● Task objective
In the text about Buffy and biological threats, copy everything from "This guy is" down to "such puerile fiction.", replacing "horror" with "fright".

● Provided text
*** Block opens ***

This guy is deadly serious -- I emailed him and asked him directly. And the reader of his document can immediately detect the typical attitude towards this excellent work of supernatural horror. "I realize that those of you who are workaholics or who are simply mature and without children or younger relatives may never have seen this show," he quickly follows, practically falling over himself to apologize for using a work of horror to illustrate the complex concepts he's about to discuss. The typical audience for such fiction, it is clear, are those who are immature, slacking or lacking children to force the viewing of such puerile fiction.
Then for 38 more pages, the writer goes on to explicate how the ever-changing and unknowable nature of the various adversaries faced by the characters have parallels for a Federal Government attempting to cope with the shapeless, shifting face of biological terrorist threats. "The characters in Buffy constantly try to create unrealistic plans and models and live in a world where they never really face the level of uncertainty they must deal with. They do not live in a world of total denial, but they do seek predictability and certainty to a degree that never corresponds to the problems they face. In short, they behave as if they could create and live with a kind of strategy and doctrine that is typically developed by the US joint chiefs...Now if the use of a TV series to describe biological threats and biological warfare seems somewhat unusual, I invite you to consider the more conventional alternatives. We can speculate on scenarios, delivery methods and lethality, we can conduct studies and exercises, and we can write doctrine until hell freezes over, but our chance of being much better than Buffy are simply not that great..."
Apparently there's a lot we can learn from this embarrassing genre, intended for children and slackers.

*** Block closes ***

● Material supplied
*** Block opens ***

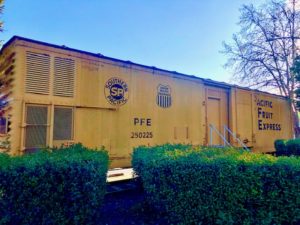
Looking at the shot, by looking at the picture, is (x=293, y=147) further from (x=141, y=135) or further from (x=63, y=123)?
(x=63, y=123)

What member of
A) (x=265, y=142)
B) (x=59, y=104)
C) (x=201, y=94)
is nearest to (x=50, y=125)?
(x=59, y=104)

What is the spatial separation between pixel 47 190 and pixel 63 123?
2.09 meters

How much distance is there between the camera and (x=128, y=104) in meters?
5.95

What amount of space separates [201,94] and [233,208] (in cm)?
535

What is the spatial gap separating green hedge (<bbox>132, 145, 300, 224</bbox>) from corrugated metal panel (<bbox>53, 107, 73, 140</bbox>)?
8.94 ft

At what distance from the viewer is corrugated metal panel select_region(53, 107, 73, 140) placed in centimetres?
486

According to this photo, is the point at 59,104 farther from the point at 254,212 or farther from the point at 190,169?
the point at 254,212

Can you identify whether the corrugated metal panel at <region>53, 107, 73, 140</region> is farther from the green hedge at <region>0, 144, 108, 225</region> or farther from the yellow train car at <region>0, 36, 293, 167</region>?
the green hedge at <region>0, 144, 108, 225</region>

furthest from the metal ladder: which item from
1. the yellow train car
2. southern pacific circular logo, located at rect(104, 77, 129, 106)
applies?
southern pacific circular logo, located at rect(104, 77, 129, 106)

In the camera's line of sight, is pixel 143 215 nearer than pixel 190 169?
No

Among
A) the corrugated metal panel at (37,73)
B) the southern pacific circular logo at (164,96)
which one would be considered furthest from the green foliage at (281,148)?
the corrugated metal panel at (37,73)

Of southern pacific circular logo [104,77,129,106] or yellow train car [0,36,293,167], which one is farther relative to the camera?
southern pacific circular logo [104,77,129,106]

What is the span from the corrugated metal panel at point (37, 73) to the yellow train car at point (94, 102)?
0.7 inches

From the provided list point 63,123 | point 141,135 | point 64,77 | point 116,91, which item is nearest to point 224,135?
point 141,135
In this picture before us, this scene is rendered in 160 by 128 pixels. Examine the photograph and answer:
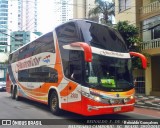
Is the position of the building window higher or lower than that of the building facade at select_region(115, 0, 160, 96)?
higher

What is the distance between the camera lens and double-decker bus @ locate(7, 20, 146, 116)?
30.6 ft

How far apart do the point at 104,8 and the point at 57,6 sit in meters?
7.64

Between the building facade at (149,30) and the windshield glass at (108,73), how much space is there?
10312 mm

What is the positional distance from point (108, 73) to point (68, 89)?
5.70 feet

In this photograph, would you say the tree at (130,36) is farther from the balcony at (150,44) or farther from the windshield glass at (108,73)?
the windshield glass at (108,73)

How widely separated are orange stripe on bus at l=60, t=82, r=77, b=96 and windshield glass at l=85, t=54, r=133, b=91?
849 millimetres

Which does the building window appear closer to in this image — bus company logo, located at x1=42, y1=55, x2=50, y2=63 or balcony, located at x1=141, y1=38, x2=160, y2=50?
balcony, located at x1=141, y1=38, x2=160, y2=50

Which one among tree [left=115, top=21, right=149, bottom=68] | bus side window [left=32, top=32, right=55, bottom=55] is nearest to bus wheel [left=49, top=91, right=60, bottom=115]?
bus side window [left=32, top=32, right=55, bottom=55]

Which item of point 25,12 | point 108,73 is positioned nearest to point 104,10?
point 25,12

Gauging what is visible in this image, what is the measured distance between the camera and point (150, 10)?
2173 cm

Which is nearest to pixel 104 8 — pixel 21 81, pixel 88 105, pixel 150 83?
pixel 150 83

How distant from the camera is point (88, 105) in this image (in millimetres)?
9156

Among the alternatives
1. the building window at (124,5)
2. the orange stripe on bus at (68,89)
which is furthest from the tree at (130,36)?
the orange stripe on bus at (68,89)

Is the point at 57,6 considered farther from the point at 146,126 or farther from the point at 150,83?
the point at 146,126
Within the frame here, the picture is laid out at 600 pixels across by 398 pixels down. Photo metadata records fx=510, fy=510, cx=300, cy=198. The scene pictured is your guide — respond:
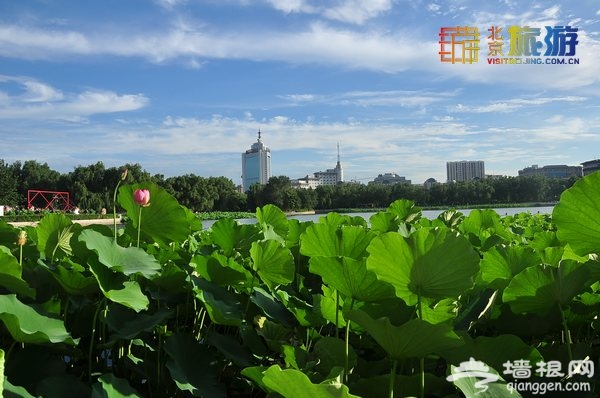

*** Block closes ***

● Exercise solution
This guy is deadly serious -- I emailed him and asked him directly. And the reader of his document can immediately detect the typical attitude towards this excellent work of supernatural fright. "I realize that those of you who are workaholics or who are simply mature and without children or younger relatives may never have seen this show," he quickly follows, practically falling over himself to apologize for using a work of fright to illustrate the complex concepts he's about to discuss. The typical audience for such fiction, it is clear, are those who are immature, slacking or lacking children to force the viewing of such puerile fiction.